§ Task statement
All that is needed is each line of the entries holding the word "States", copied as it stands.

§ Material supplied

"""

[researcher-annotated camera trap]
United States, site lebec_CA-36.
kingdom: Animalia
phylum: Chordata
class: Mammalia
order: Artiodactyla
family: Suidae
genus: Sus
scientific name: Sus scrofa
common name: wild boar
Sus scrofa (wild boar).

"""
"""

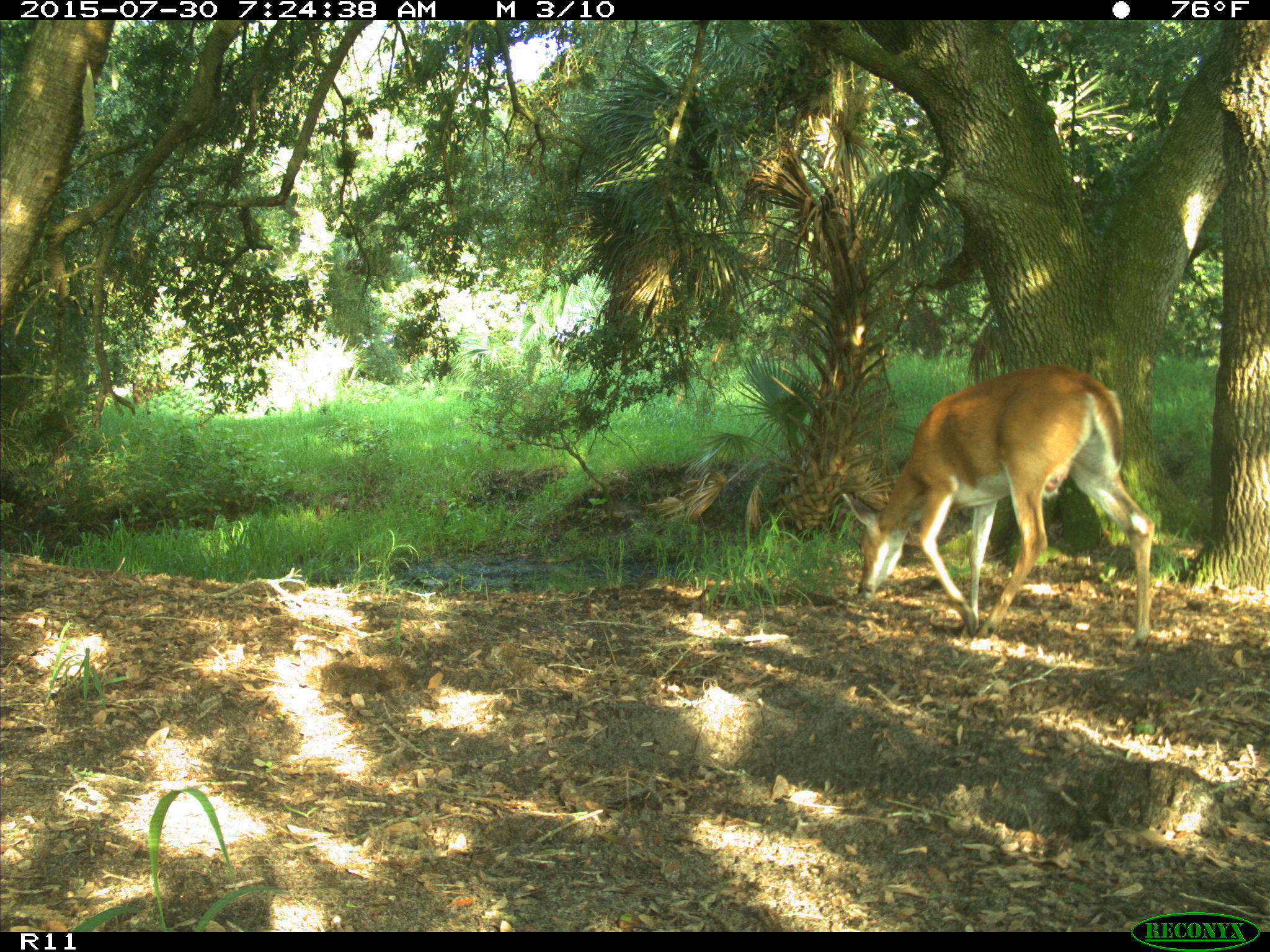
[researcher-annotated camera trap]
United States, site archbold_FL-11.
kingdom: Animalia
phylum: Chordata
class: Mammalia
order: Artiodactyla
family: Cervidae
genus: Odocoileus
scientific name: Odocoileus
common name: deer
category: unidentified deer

"""

§ Task result
United States, site lebec_CA-36.
United States, site archbold_FL-11.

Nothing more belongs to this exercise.